The U.S. Computer Emergency Readiness Team, a division of the Department of Homeland Security, said it’s “received multiple reports” of ransomware infections called Bad Rabbit in many countries around the world.
The U.S. team said the malware is ransomware-malicious software that infects a computer and restricts user access until a ransom is paid to unlock it.
Officials said Bad Rabbit is a variant of Petya, a family of encrypting ransomware that emerged last year. It spread across computers earlier this year and has caused disruptions to government, hospital and institutional computers.
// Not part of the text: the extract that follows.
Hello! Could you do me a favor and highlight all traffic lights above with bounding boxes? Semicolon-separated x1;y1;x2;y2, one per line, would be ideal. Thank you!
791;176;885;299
The ransomware infects computers by posing as an Adobe Flash installer on compromised media websites.
In a blog post Wednesday, antivirus firm Kaspersky Lab said most of the Bad Rabbit attacks have so far occurred in Russia — although other attacks were identified in Turkey, Ukraine and Germany.
The malware has affected Kiev’s transportation system and Odessa’s airport in Ukraine, as well as Russia’s Interfax news service and other Russian media companies.
A demand for payment reads, “Oops! Your files have been encrypted. You might have been looking for a way to recover your files. Don’t waste your time. No one will be able to recover them without our decryption service.”
Those willing to pay to recover files are directed to a website to obtain a decryption password.
The ransom payment initially demanded is .05 of a bitcoin, or $280 per computer, Kasperksy Lab said.